На какой-то миг в сердце Феликса проснулось сожаление, но тотчас же в глубине существа снова встрепенулась обида. «Пусть, пусть будет так, как есть!» – заставил себя подумать он.
Яма начала осыпаться сама по себе, погребая два комка изувеченной плоти.
Он отступил не несколько шагов; затем в ужасе развернулся и побежал прочь.
Только оказавшись в доме, он сумел перевести дыхание. Подойдя к бару, он дрожащими руками схватил первую попавшуюся бутылку и, поднеся к губам, начал с жадностью всасывать в себя горячительную жидкость. Она оказалась коньяком. Опустошив полбутылки, Феликс, наконец, начал успокаиваться.

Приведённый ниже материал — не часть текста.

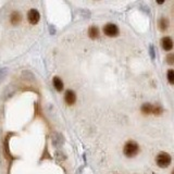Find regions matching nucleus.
<instances>
[{
	"label": "nucleus",
	"instance_id": "obj_1",
	"mask_svg": "<svg viewBox=\"0 0 174 174\" xmlns=\"http://www.w3.org/2000/svg\"><path fill=\"white\" fill-rule=\"evenodd\" d=\"M139 151V146L138 144L134 140H129L124 145V148H123V152L126 156L127 158H133L138 153Z\"/></svg>",
	"mask_w": 174,
	"mask_h": 174
},
{
	"label": "nucleus",
	"instance_id": "obj_2",
	"mask_svg": "<svg viewBox=\"0 0 174 174\" xmlns=\"http://www.w3.org/2000/svg\"><path fill=\"white\" fill-rule=\"evenodd\" d=\"M156 163L159 168H168L171 164V156L167 152H160L156 158Z\"/></svg>",
	"mask_w": 174,
	"mask_h": 174
},
{
	"label": "nucleus",
	"instance_id": "obj_3",
	"mask_svg": "<svg viewBox=\"0 0 174 174\" xmlns=\"http://www.w3.org/2000/svg\"><path fill=\"white\" fill-rule=\"evenodd\" d=\"M119 27L113 23H108L104 26V33L105 35L109 36V37H115L119 35Z\"/></svg>",
	"mask_w": 174,
	"mask_h": 174
},
{
	"label": "nucleus",
	"instance_id": "obj_4",
	"mask_svg": "<svg viewBox=\"0 0 174 174\" xmlns=\"http://www.w3.org/2000/svg\"><path fill=\"white\" fill-rule=\"evenodd\" d=\"M27 20H28V22H30L31 24H33V25L37 24L40 20L39 12H38L36 9H31L27 13Z\"/></svg>",
	"mask_w": 174,
	"mask_h": 174
},
{
	"label": "nucleus",
	"instance_id": "obj_5",
	"mask_svg": "<svg viewBox=\"0 0 174 174\" xmlns=\"http://www.w3.org/2000/svg\"><path fill=\"white\" fill-rule=\"evenodd\" d=\"M64 100H65L66 105H69V106H73L74 104H75L76 101V95L75 93L73 92V90H66L65 95H64Z\"/></svg>",
	"mask_w": 174,
	"mask_h": 174
},
{
	"label": "nucleus",
	"instance_id": "obj_6",
	"mask_svg": "<svg viewBox=\"0 0 174 174\" xmlns=\"http://www.w3.org/2000/svg\"><path fill=\"white\" fill-rule=\"evenodd\" d=\"M10 21H11L12 25H18V24L21 23L22 21V15L19 11H13L11 13V17H10Z\"/></svg>",
	"mask_w": 174,
	"mask_h": 174
},
{
	"label": "nucleus",
	"instance_id": "obj_7",
	"mask_svg": "<svg viewBox=\"0 0 174 174\" xmlns=\"http://www.w3.org/2000/svg\"><path fill=\"white\" fill-rule=\"evenodd\" d=\"M161 46L165 51H170L173 48V42L170 37H163L161 39Z\"/></svg>",
	"mask_w": 174,
	"mask_h": 174
},
{
	"label": "nucleus",
	"instance_id": "obj_8",
	"mask_svg": "<svg viewBox=\"0 0 174 174\" xmlns=\"http://www.w3.org/2000/svg\"><path fill=\"white\" fill-rule=\"evenodd\" d=\"M52 84H53V87L58 90V92H61V90L63 89V82H62L61 78L58 77V76H54L53 77Z\"/></svg>",
	"mask_w": 174,
	"mask_h": 174
},
{
	"label": "nucleus",
	"instance_id": "obj_9",
	"mask_svg": "<svg viewBox=\"0 0 174 174\" xmlns=\"http://www.w3.org/2000/svg\"><path fill=\"white\" fill-rule=\"evenodd\" d=\"M140 110H141V112H143L144 114H152V112H153V105L146 102V104H144L143 106H141Z\"/></svg>",
	"mask_w": 174,
	"mask_h": 174
},
{
	"label": "nucleus",
	"instance_id": "obj_10",
	"mask_svg": "<svg viewBox=\"0 0 174 174\" xmlns=\"http://www.w3.org/2000/svg\"><path fill=\"white\" fill-rule=\"evenodd\" d=\"M63 137L61 136L60 134H54L53 137H52V144H53V146L54 147H60L63 144Z\"/></svg>",
	"mask_w": 174,
	"mask_h": 174
},
{
	"label": "nucleus",
	"instance_id": "obj_11",
	"mask_svg": "<svg viewBox=\"0 0 174 174\" xmlns=\"http://www.w3.org/2000/svg\"><path fill=\"white\" fill-rule=\"evenodd\" d=\"M88 35H89L90 38H93V39H95V38H97L99 36V30L97 26H90L89 28H88Z\"/></svg>",
	"mask_w": 174,
	"mask_h": 174
},
{
	"label": "nucleus",
	"instance_id": "obj_12",
	"mask_svg": "<svg viewBox=\"0 0 174 174\" xmlns=\"http://www.w3.org/2000/svg\"><path fill=\"white\" fill-rule=\"evenodd\" d=\"M159 26H160L161 31H165V30L168 28V26H169V21H168V19L161 18L160 21H159Z\"/></svg>",
	"mask_w": 174,
	"mask_h": 174
},
{
	"label": "nucleus",
	"instance_id": "obj_13",
	"mask_svg": "<svg viewBox=\"0 0 174 174\" xmlns=\"http://www.w3.org/2000/svg\"><path fill=\"white\" fill-rule=\"evenodd\" d=\"M163 113V108L161 106H159V105H157V106H153V112L152 114L155 115H160Z\"/></svg>",
	"mask_w": 174,
	"mask_h": 174
},
{
	"label": "nucleus",
	"instance_id": "obj_14",
	"mask_svg": "<svg viewBox=\"0 0 174 174\" xmlns=\"http://www.w3.org/2000/svg\"><path fill=\"white\" fill-rule=\"evenodd\" d=\"M168 81L170 84L174 85V70H169L168 71Z\"/></svg>",
	"mask_w": 174,
	"mask_h": 174
},
{
	"label": "nucleus",
	"instance_id": "obj_15",
	"mask_svg": "<svg viewBox=\"0 0 174 174\" xmlns=\"http://www.w3.org/2000/svg\"><path fill=\"white\" fill-rule=\"evenodd\" d=\"M167 63L170 64V65H172V64H174V53H169L167 56Z\"/></svg>",
	"mask_w": 174,
	"mask_h": 174
},
{
	"label": "nucleus",
	"instance_id": "obj_16",
	"mask_svg": "<svg viewBox=\"0 0 174 174\" xmlns=\"http://www.w3.org/2000/svg\"><path fill=\"white\" fill-rule=\"evenodd\" d=\"M6 74H7V69H0V81L2 80Z\"/></svg>",
	"mask_w": 174,
	"mask_h": 174
},
{
	"label": "nucleus",
	"instance_id": "obj_17",
	"mask_svg": "<svg viewBox=\"0 0 174 174\" xmlns=\"http://www.w3.org/2000/svg\"><path fill=\"white\" fill-rule=\"evenodd\" d=\"M150 54H151V58H152V59H155V51H153V47H152V46L150 47Z\"/></svg>",
	"mask_w": 174,
	"mask_h": 174
},
{
	"label": "nucleus",
	"instance_id": "obj_18",
	"mask_svg": "<svg viewBox=\"0 0 174 174\" xmlns=\"http://www.w3.org/2000/svg\"><path fill=\"white\" fill-rule=\"evenodd\" d=\"M171 174H174V170H173V171H172V173Z\"/></svg>",
	"mask_w": 174,
	"mask_h": 174
}]
</instances>
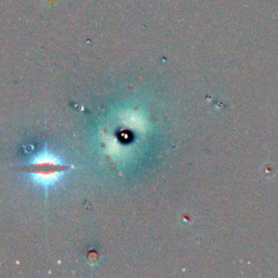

Это был конец. Конец не только семейной идиллии, жизни в этом доме, но и конец карьере. Придётся всё начинать сначала. Если получится…
За восемь лет он не сумел забыть ни единой детали из этого кошмара. Он приходил к нему по ночам, когда организм, расслабившись, готов к максимальному восприятию. С каждым разом он заново переживал события. Это казалось невыносимой пыткой. Конечно, кошмары – не что иное, как проделки человека в чёрном, – Феликс это чувствовал, знал природным умом. Только непонятно, зачем тому понадобилось ворошить незаживаемую рану в его душе. Что он хочет этим сказать?
Феликс взглянул на окно, за которым раскрывал свои радушные объятия один из многих миллионов и миллиардов земных рассветов. Этот свет породил в сознании первые ясные мысли и проблески воли.
– С этим следует заканчивать, – промолвил он, обращаясь к самому себе. – Давно пора… Нельзя оставаться в рабстве всю жизнь. Потому что это уже не жизнь.
С этими словами он сбросил с себя одеяло и решительно поднялся с постели. Сейчас он примет холодный душ, что весьма кстати после душной июльской ночи, выпьет чашечку кофе, и жизнь, как и мысли, направится в иное русло. Он знал, что тогда придёт и решение.